Estimating a “frequentist” random-effects model
After all that, it turns out you can just fit a frailty model with random effects for site and a spline for time period using the coxmme
package. This is obviously much simpler then everything I have presented here.

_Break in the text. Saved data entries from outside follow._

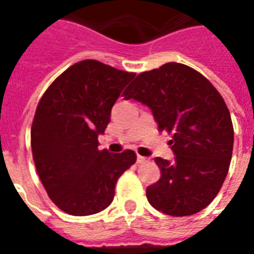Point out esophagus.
<instances>
[{"instance_id":"1","label":"esophagus","mask_w":254,"mask_h":254,"mask_svg":"<svg viewBox=\"0 0 254 254\" xmlns=\"http://www.w3.org/2000/svg\"><path fill=\"white\" fill-rule=\"evenodd\" d=\"M147 159L145 157H142V155H137V163H145Z\"/></svg>"}]
</instances>
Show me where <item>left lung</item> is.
<instances>
[{
    "mask_svg": "<svg viewBox=\"0 0 254 254\" xmlns=\"http://www.w3.org/2000/svg\"><path fill=\"white\" fill-rule=\"evenodd\" d=\"M151 109L161 131L171 134L175 159L155 158L161 179L146 189L155 209L189 216L215 199L228 174L233 125L225 101L201 73L166 63L139 73L124 92Z\"/></svg>",
    "mask_w": 254,
    "mask_h": 254,
    "instance_id": "obj_1",
    "label": "left lung"
}]
</instances>
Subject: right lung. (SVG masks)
<instances>
[{"instance_id": "add662e5", "label": "right lung", "mask_w": 254, "mask_h": 254, "mask_svg": "<svg viewBox=\"0 0 254 254\" xmlns=\"http://www.w3.org/2000/svg\"><path fill=\"white\" fill-rule=\"evenodd\" d=\"M135 73L101 62H79L47 88L31 127V149L38 175L50 199L73 216L103 211L115 197L133 150H99L97 137L111 121L112 107Z\"/></svg>"}]
</instances>
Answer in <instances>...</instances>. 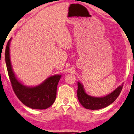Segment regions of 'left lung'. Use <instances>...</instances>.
<instances>
[{
    "label": "left lung",
    "instance_id": "1",
    "mask_svg": "<svg viewBox=\"0 0 134 134\" xmlns=\"http://www.w3.org/2000/svg\"><path fill=\"white\" fill-rule=\"evenodd\" d=\"M77 85H78L77 97L79 102L84 108L92 110L100 109L110 105L117 99L123 88V85H122L106 96L98 98L88 96L85 92L83 85L80 82L77 83Z\"/></svg>",
    "mask_w": 134,
    "mask_h": 134
}]
</instances>
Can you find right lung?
I'll return each instance as SVG.
<instances>
[{
	"mask_svg": "<svg viewBox=\"0 0 134 134\" xmlns=\"http://www.w3.org/2000/svg\"><path fill=\"white\" fill-rule=\"evenodd\" d=\"M8 42L5 49V62L11 86L17 98L25 106L35 109H45L54 103L57 95L58 83L61 75H55L35 87H26L15 78L9 57V44Z\"/></svg>",
	"mask_w": 134,
	"mask_h": 134,
	"instance_id": "add662e5",
	"label": "right lung"
}]
</instances>
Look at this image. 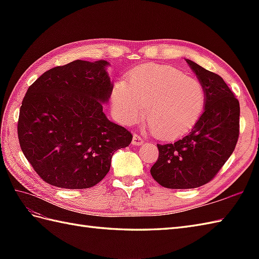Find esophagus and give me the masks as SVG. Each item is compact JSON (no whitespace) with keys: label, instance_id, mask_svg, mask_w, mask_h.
Returning a JSON list of instances; mask_svg holds the SVG:
<instances>
[{"label":"esophagus","instance_id":"esophagus-1","mask_svg":"<svg viewBox=\"0 0 259 259\" xmlns=\"http://www.w3.org/2000/svg\"><path fill=\"white\" fill-rule=\"evenodd\" d=\"M144 139L141 138L140 136H138V135H134V137H133V142H131V144H133L134 146H141L142 144H144Z\"/></svg>","mask_w":259,"mask_h":259}]
</instances>
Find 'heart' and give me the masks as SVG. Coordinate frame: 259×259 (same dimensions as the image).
<instances>
[{
	"label": "heart",
	"instance_id": "1",
	"mask_svg": "<svg viewBox=\"0 0 259 259\" xmlns=\"http://www.w3.org/2000/svg\"><path fill=\"white\" fill-rule=\"evenodd\" d=\"M113 113L123 124L145 113L152 134L161 139L186 135L199 121L206 92L199 81L162 65H145L115 82L111 95Z\"/></svg>",
	"mask_w": 259,
	"mask_h": 259
}]
</instances>
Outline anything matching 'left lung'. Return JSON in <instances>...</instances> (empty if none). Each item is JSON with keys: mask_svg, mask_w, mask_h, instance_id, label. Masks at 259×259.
<instances>
[{"mask_svg": "<svg viewBox=\"0 0 259 259\" xmlns=\"http://www.w3.org/2000/svg\"><path fill=\"white\" fill-rule=\"evenodd\" d=\"M206 92L201 117L188 135L157 145L152 178L170 189H191L209 183L232 155L239 136V102L222 76L186 59Z\"/></svg>", "mask_w": 259, "mask_h": 259, "instance_id": "left-lung-1", "label": "left lung"}]
</instances>
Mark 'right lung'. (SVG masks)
<instances>
[{
  "label": "right lung",
  "mask_w": 259,
  "mask_h": 259,
  "mask_svg": "<svg viewBox=\"0 0 259 259\" xmlns=\"http://www.w3.org/2000/svg\"><path fill=\"white\" fill-rule=\"evenodd\" d=\"M106 60H75L35 80L22 101L21 149L36 174L52 186L85 189L106 177L113 153L133 135L102 111L111 96Z\"/></svg>",
  "instance_id": "obj_1"
}]
</instances>
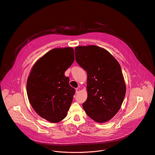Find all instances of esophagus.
I'll use <instances>...</instances> for the list:
<instances>
[{
  "instance_id": "34e87169",
  "label": "esophagus",
  "mask_w": 155,
  "mask_h": 155,
  "mask_svg": "<svg viewBox=\"0 0 155 155\" xmlns=\"http://www.w3.org/2000/svg\"><path fill=\"white\" fill-rule=\"evenodd\" d=\"M79 91H80V89H79V88H76V94H78V93L79 92Z\"/></svg>"
}]
</instances>
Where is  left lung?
Segmentation results:
<instances>
[{
    "label": "left lung",
    "instance_id": "left-lung-1",
    "mask_svg": "<svg viewBox=\"0 0 155 155\" xmlns=\"http://www.w3.org/2000/svg\"><path fill=\"white\" fill-rule=\"evenodd\" d=\"M75 54L87 74V98L83 109L98 123L110 120L120 110L126 93L120 64L108 51L95 45L76 46Z\"/></svg>",
    "mask_w": 155,
    "mask_h": 155
}]
</instances>
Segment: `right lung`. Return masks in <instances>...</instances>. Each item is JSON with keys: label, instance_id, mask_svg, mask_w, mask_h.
Here are the masks:
<instances>
[{"label": "right lung", "instance_id": "1", "mask_svg": "<svg viewBox=\"0 0 155 155\" xmlns=\"http://www.w3.org/2000/svg\"><path fill=\"white\" fill-rule=\"evenodd\" d=\"M74 61L71 47L54 48L36 61L27 82L29 102L41 117L58 123L66 117L75 89L69 84L65 71Z\"/></svg>", "mask_w": 155, "mask_h": 155}]
</instances>
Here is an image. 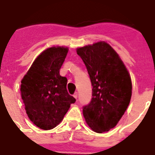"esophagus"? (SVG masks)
<instances>
[{
    "label": "esophagus",
    "instance_id": "1",
    "mask_svg": "<svg viewBox=\"0 0 155 155\" xmlns=\"http://www.w3.org/2000/svg\"><path fill=\"white\" fill-rule=\"evenodd\" d=\"M74 97L75 98V99H77V97H78V93H77V92H75V93L74 94Z\"/></svg>",
    "mask_w": 155,
    "mask_h": 155
}]
</instances>
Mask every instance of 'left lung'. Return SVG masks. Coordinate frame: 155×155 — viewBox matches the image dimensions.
Listing matches in <instances>:
<instances>
[{
    "label": "left lung",
    "instance_id": "1",
    "mask_svg": "<svg viewBox=\"0 0 155 155\" xmlns=\"http://www.w3.org/2000/svg\"><path fill=\"white\" fill-rule=\"evenodd\" d=\"M76 52L93 86L91 103L83 107L84 120L94 132H107L118 124L130 104V73L116 51L104 41L77 48Z\"/></svg>",
    "mask_w": 155,
    "mask_h": 155
}]
</instances>
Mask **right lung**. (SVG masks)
Returning a JSON list of instances; mask_svg holds the SVG:
<instances>
[{
	"label": "right lung",
	"mask_w": 155,
	"mask_h": 155,
	"mask_svg": "<svg viewBox=\"0 0 155 155\" xmlns=\"http://www.w3.org/2000/svg\"><path fill=\"white\" fill-rule=\"evenodd\" d=\"M68 51L64 46L45 50L21 80V94L26 114L41 130L57 126L75 102L66 90L67 79L60 74Z\"/></svg>",
	"instance_id": "obj_1"
}]
</instances>
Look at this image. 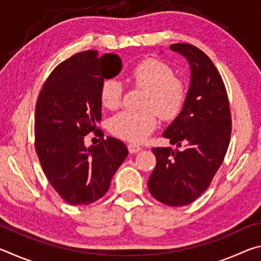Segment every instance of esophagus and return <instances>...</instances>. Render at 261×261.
Wrapping results in <instances>:
<instances>
[{
	"instance_id": "esophagus-1",
	"label": "esophagus",
	"mask_w": 261,
	"mask_h": 261,
	"mask_svg": "<svg viewBox=\"0 0 261 261\" xmlns=\"http://www.w3.org/2000/svg\"><path fill=\"white\" fill-rule=\"evenodd\" d=\"M127 148H129V152L130 153H137V152H139L140 149H141V147L139 146V145L132 144V143L127 145Z\"/></svg>"
}]
</instances>
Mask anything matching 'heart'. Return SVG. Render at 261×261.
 Returning <instances> with one entry per match:
<instances>
[{
	"label": "heart",
	"mask_w": 261,
	"mask_h": 261,
	"mask_svg": "<svg viewBox=\"0 0 261 261\" xmlns=\"http://www.w3.org/2000/svg\"><path fill=\"white\" fill-rule=\"evenodd\" d=\"M127 79L146 90L141 105L145 109L124 110L115 115L109 121V130L118 138L140 143L155 130L158 115L163 120H173L180 113L187 100V86L182 78L175 76L169 64L156 59L139 62L127 73ZM122 92L120 82L105 79L100 87L101 103L110 110L118 108Z\"/></svg>",
	"instance_id": "obj_1"
}]
</instances>
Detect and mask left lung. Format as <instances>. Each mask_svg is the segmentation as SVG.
Wrapping results in <instances>:
<instances>
[{"instance_id":"8db88e82","label":"left lung","mask_w":261,"mask_h":261,"mask_svg":"<svg viewBox=\"0 0 261 261\" xmlns=\"http://www.w3.org/2000/svg\"><path fill=\"white\" fill-rule=\"evenodd\" d=\"M170 49L189 61L191 82L182 112L162 136L184 148L153 147L156 165L147 185L156 200L175 207L191 204L208 189L230 143L231 114L210 57L190 43H174Z\"/></svg>"}]
</instances>
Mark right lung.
I'll list each match as a JSON object with an SVG mask.
<instances>
[{
  "instance_id": "right-lung-1",
  "label": "right lung",
  "mask_w": 261,
  "mask_h": 261,
  "mask_svg": "<svg viewBox=\"0 0 261 261\" xmlns=\"http://www.w3.org/2000/svg\"><path fill=\"white\" fill-rule=\"evenodd\" d=\"M122 61L116 54L85 50L53 70L35 106L34 146L47 179L70 205L99 200L127 156L121 140L96 130L101 120L100 87L117 76ZM90 132L101 137L95 147H85Z\"/></svg>"
}]
</instances>
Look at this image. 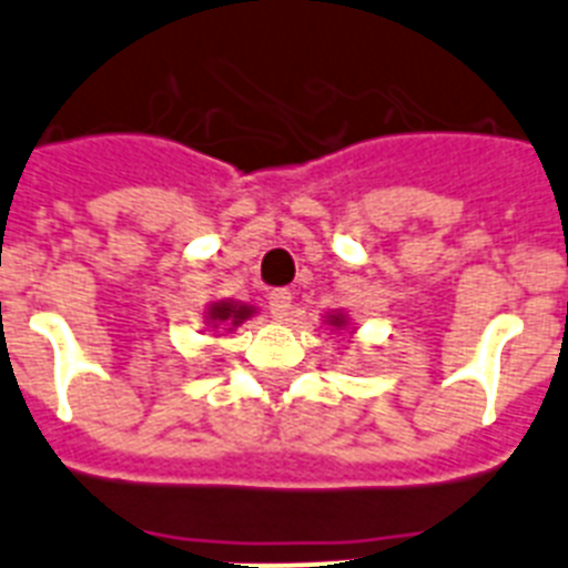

frailty_model <- coxme(Surv(Y, event) ~ A + ns(k, df = 3) + (1 | site), data = dd)
summary(frailty_model)
## Mixed effects coxme model
## Formula: Surv(Y, event) ~ A + ns(k, df = 3) + (1 | site)
## Data: dd
##
## events, n = 14989, 18750
##
## Random effects:
## group variable sd variance
## 1 site Intercept 0.5306841 0.2816256
## Chisq df p AIC BIC
## Integrated loglik 18038 5.00 0 18028 17990
## Penalized loglik 18185 27.85 0 18129 17917
##
## Fixed effects:
## coef exp(coef) se(coef) z p
## A 0.80966 2.24714 0.02959 27.36 <2e-16
## ns(k, df = 3)1 -2.71392 0.06628 0.04428 -61.29 <2e-16
## ns(k, df = 3)2 1.04004 2.82933 0.07851 13.25 <2e-16
## ns(k, df = 3)3 4.48430 88.61492 0.04729 94.83 <2e-16
However, the advantage of the Bayesian model is its flexibility. For example, if you wanted to include site-specific spline curves—analogous to site-specific time effects—you could extend the Bayesian approach to do so. The current Bayesian model implements a study-wide time spline, but incorporating site-specific splines would be a natural extension. I initially hoped to implement site-specific splines using the mgcv
package, but the models did not converge. I am quite confident that a Bayesian extension would, though it would likely require substantial computing resources. If someone wants me to try that, I certainly could, but for now, I’ll stop here.